Connectivity a life-changer in emerging markets, says Juniper Networks

10 December 2014 |


Juniper Networks has today released its first ever Global Bandwidth Index report, which found that 97% of people in emerging markets have experienced fundamental life changes as a result of connectivity.


The report explored the differences between how people use mobile internet connectivity in their day-to-day lives at work and home, and what they hope to gain from their connected devices in the future. 

“The Juniper Network’s Global Bandwidth Index found that mobile connectivity has had a profound impact on how people communicate, work, learn and play around the world,” said Mike Marcellin, SVP of strategy and marketing at Juniper Networks.

“It also suggests that this transformation will continue as new technologies emerge, network speeds increase and hundreds of millions of people who aren’t yet connected to the internet gain access.

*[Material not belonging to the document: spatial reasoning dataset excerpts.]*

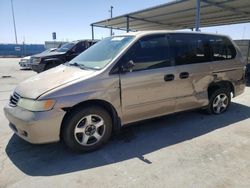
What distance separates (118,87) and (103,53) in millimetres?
837

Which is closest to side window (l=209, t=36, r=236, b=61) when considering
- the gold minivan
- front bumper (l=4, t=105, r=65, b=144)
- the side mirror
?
the gold minivan

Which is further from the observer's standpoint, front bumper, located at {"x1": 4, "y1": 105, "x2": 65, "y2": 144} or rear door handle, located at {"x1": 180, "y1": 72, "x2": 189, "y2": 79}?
rear door handle, located at {"x1": 180, "y1": 72, "x2": 189, "y2": 79}

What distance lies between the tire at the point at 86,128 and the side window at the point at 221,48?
2.81 meters

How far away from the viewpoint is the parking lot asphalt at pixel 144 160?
2818 millimetres

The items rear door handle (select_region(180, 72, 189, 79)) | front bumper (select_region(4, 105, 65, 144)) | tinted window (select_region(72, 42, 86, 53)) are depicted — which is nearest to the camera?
front bumper (select_region(4, 105, 65, 144))

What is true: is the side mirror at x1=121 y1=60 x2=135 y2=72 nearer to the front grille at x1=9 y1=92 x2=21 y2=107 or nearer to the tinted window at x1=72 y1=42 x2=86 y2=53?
the front grille at x1=9 y1=92 x2=21 y2=107

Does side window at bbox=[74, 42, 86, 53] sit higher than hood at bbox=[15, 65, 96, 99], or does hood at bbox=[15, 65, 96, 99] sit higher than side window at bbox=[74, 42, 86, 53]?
side window at bbox=[74, 42, 86, 53]

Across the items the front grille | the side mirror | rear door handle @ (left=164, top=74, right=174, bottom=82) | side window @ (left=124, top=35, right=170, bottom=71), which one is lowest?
the front grille

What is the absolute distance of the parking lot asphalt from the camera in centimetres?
282

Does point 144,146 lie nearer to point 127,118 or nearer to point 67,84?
point 127,118

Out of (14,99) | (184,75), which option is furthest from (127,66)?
(14,99)

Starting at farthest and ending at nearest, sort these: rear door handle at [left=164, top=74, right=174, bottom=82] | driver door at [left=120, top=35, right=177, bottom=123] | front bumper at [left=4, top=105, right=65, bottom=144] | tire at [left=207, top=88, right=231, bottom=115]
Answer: tire at [left=207, top=88, right=231, bottom=115] < rear door handle at [left=164, top=74, right=174, bottom=82] < driver door at [left=120, top=35, right=177, bottom=123] < front bumper at [left=4, top=105, right=65, bottom=144]

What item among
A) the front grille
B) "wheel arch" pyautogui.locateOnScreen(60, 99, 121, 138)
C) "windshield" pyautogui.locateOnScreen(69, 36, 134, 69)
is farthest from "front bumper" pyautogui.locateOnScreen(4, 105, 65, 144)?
"windshield" pyautogui.locateOnScreen(69, 36, 134, 69)

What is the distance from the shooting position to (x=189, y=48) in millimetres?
4551
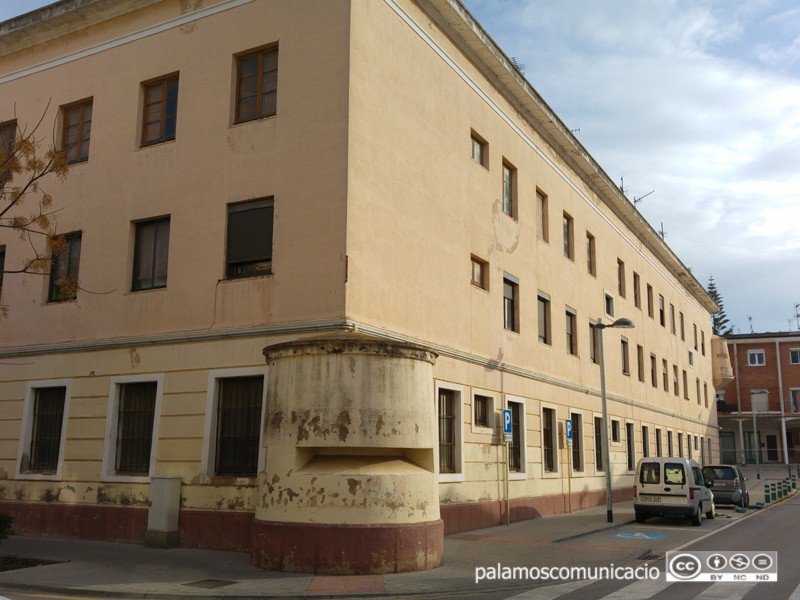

The report reveals an opportunity for service providers to continue to deliver new, life-changing services in areas like education, particularly in emerging markets where there is a great demand.” 

40% of respondents in emerging markets said that connectivity has improved their earning power, compared to 17% in more developed markets. A further 60% of emerging market respondents said that connectivity has transformed their social lives, compared to 30% in developed markets. 

“Despite these connectivity challenges, the Global Bandwidth Index data shows that consumers in emerging markets are still significantly more satisfied with their networks than their counterparts in developed countries,” Marcellin added. 

“The transformative impact of connectivity on peoples’ lives in the developing world is much stronger than the feeling that networks should be faster and more reliable. Meanwhile, in developed countries, high bandwidth connectivity is so commonplace that people are much more sensitive to interruptions in service.”

Of UK respondents, for example, only 15.2% were totally satisfied with their existing connectivity, with a further 40% only somewhat satisfied.